Rear wheel bearings, when properly packed with quality wheel bearing grease, usually do not need frequent service. We used to repack them on cars with the heavy tow package and on police cruisers that had been involved on a high speed chase. Severe service conditions would dry out the grease from excessive heat. Also a good idea on today's surviving 50-60 year old cars as the grease will have degraded by now. Discard your rear brake shoes, they have been overheated and are oil soaked.

Dave
 
Plews part #05-025, available at most auto parts or on line. This unit has a standard grease fitting and uses a coupler to lock it on to a grease gun. Wheel bearing grease in cartridges is also available at most auto parts. The plews unit comes with a pretty small hole in the disbursing end, so you may need to take a small drill bit to enlarge the hole slightly.
Rear wheel bearings, when properly packed with quality wheel bearing grease, usually do not need frequent service. We used to repack them on cars with the heavy tow package and on police cruisers that had been involved on a high speed chase.
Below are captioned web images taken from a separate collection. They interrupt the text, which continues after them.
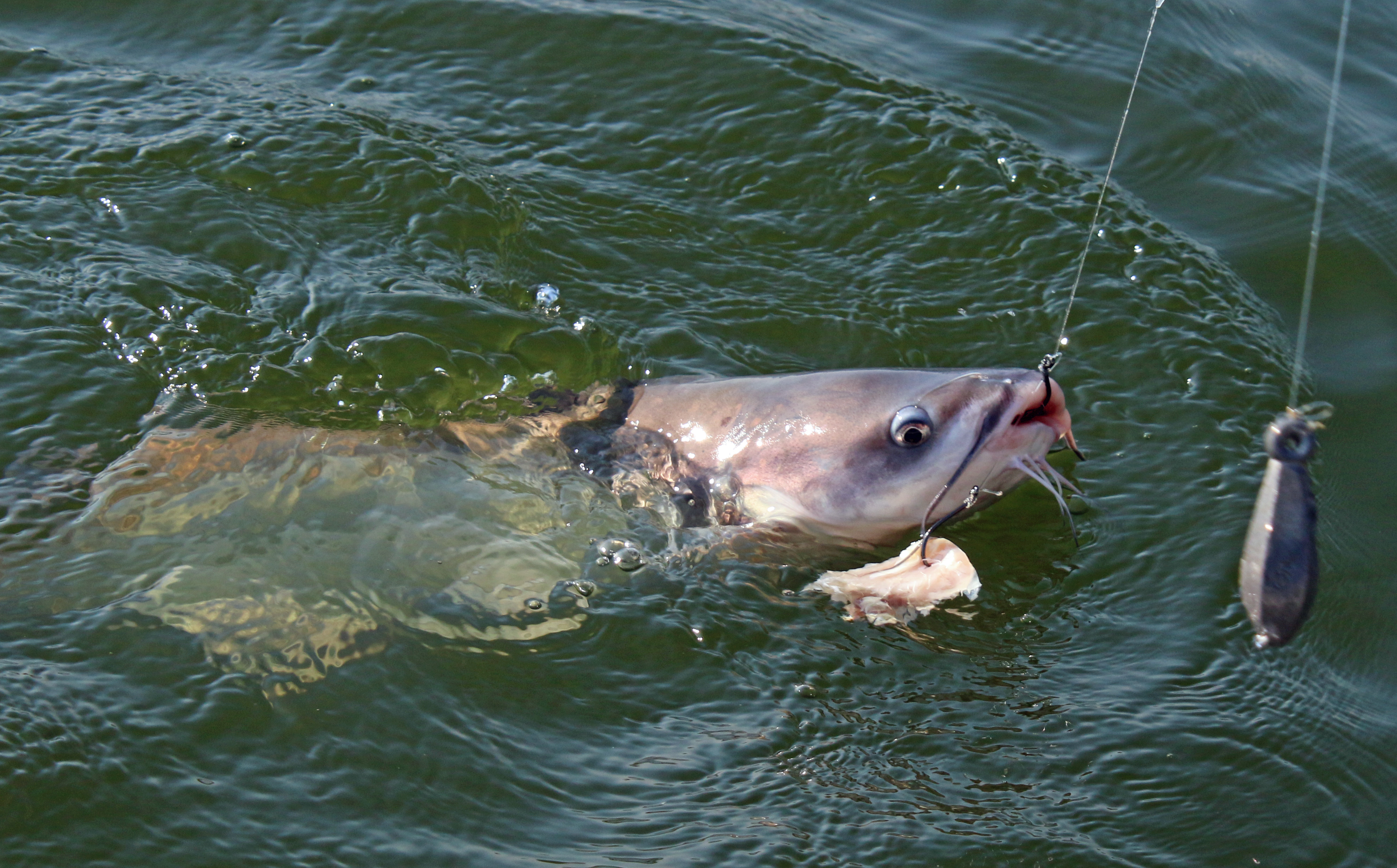 good catfish bait catfish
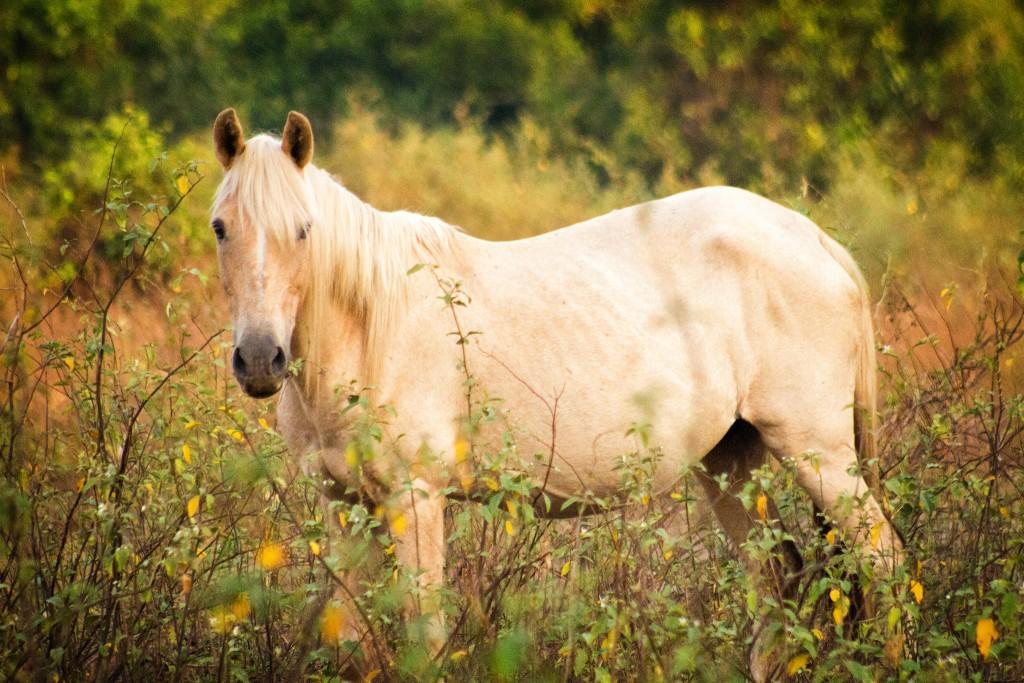 Horse of the gauchos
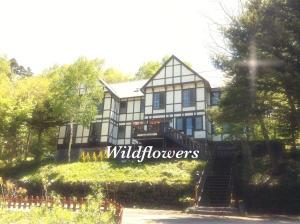 Auberges de jeunesse - Pension Wildflowers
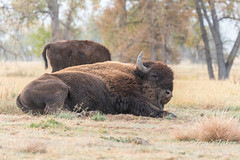 Big bison bull rolls around in the dirt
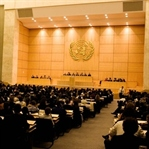 Birleşmiş Milletler Delegesi Olmaya Ne Dersin?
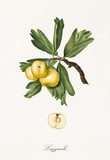 yellow azarole on its branch with leaves and detail of fruit with section isolated on white background. Old botanical illustration realized with a detailed watercolor by Giorgio Gallesio on 1817, 1839 - 214588563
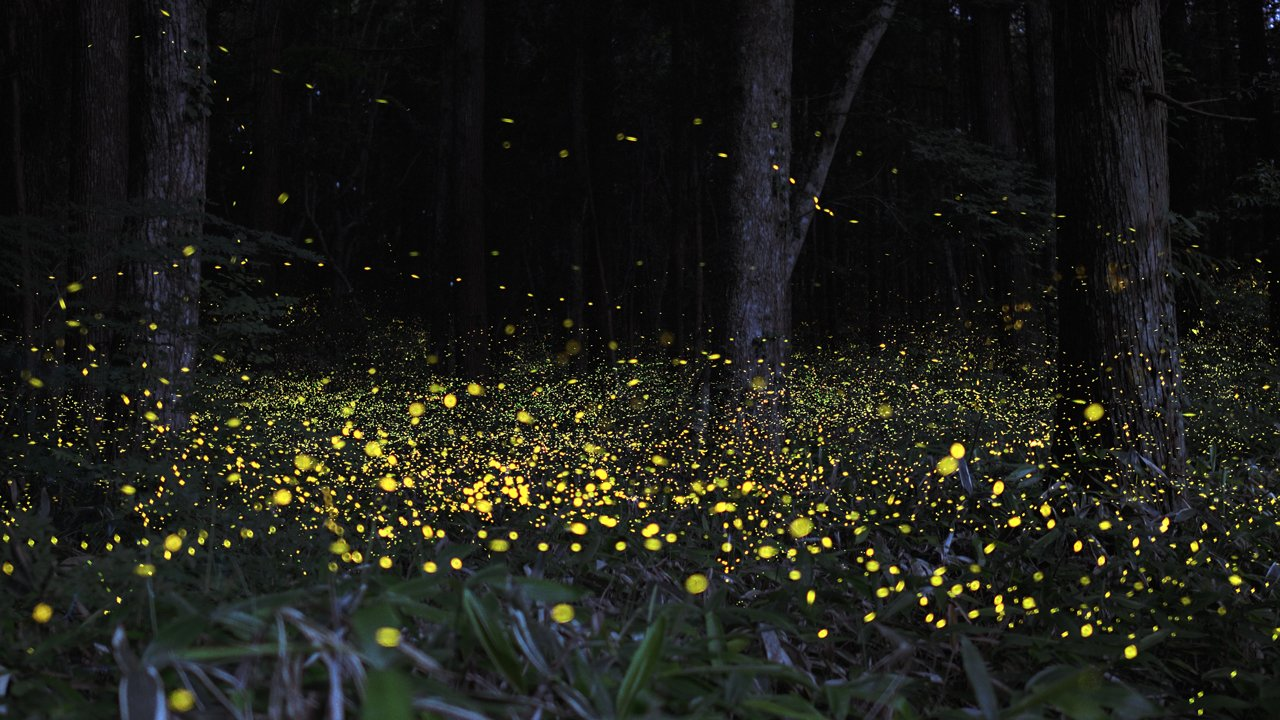 fireflies in india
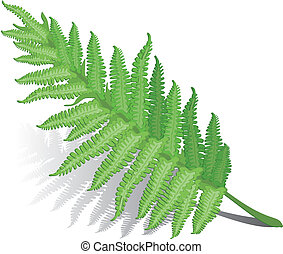 Fern leaf - Single fern leaf isolated on white background ,...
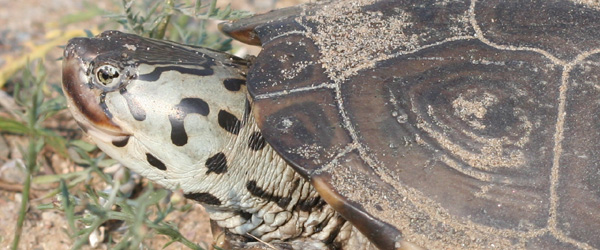 Close-up of a Diamondback Terrapin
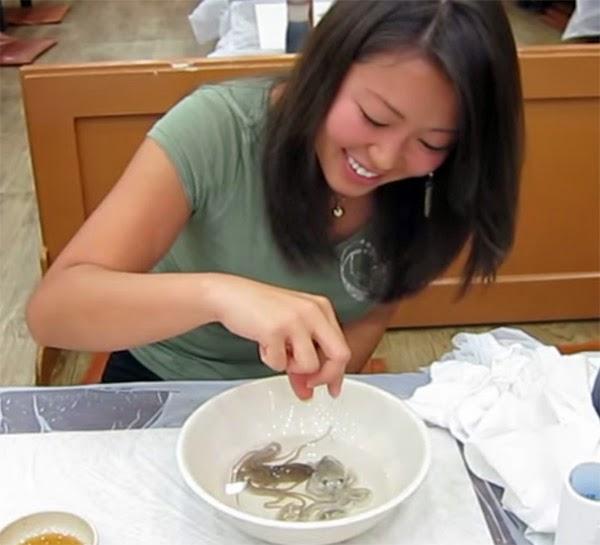 1. Χταποδάκια (Κορέα)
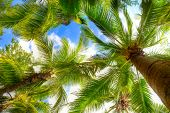 picture of foreshortening  - palm tree on blue sky and white clouds - JPG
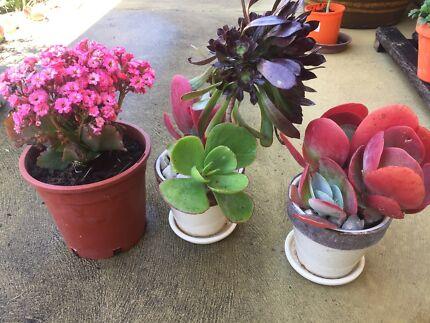 Succulents...   $1 - $10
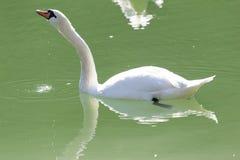 озеро предпосылки плавает белизна лебедя Стоковая Фотография RF
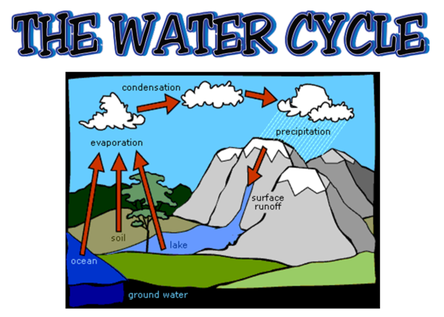 The Water Cycle - 4th Grade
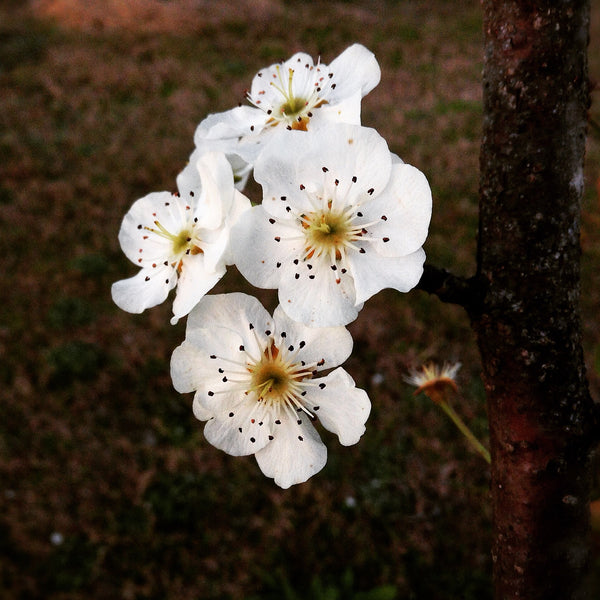Organic pear tree blossoms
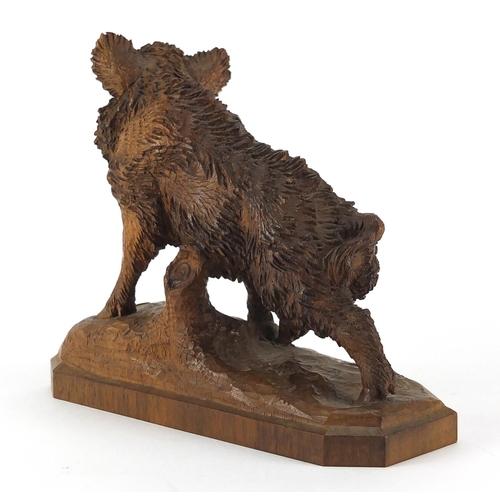 45 - Black forest carved wild boar, 15.5cm in length...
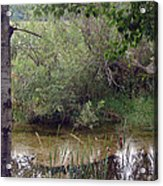 Nature's Pond Acrylic Print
Severe service conditions would dry out the grease from excessive heat. Also a good idea on today's surviving 50-60 year old cars as the grease will have degraded by now. Discard your rear brake shoes, they have been overheated and are oil soaked.

Dave
Thanks Dave. Another site suggested I use Mopar Multi Mileage Lube, saying that was the original lube used at dealers. Is that correct and is it still available?
 
Thanks Dave. Another site suggested I use Mopar Multi Mileage Lube, saying that was the original lube used at dealers. Is that correct and is it still available?

That product is no longer available as far as I know. A can or two will sometimes show up on E-Bay, but after 50 years I suspect the quality would be suspect. A modern equivalent is Stay Lube SL-3131 which seems to work well for drum brake applications. Lubricants have gotten better over the years and the older products were retired.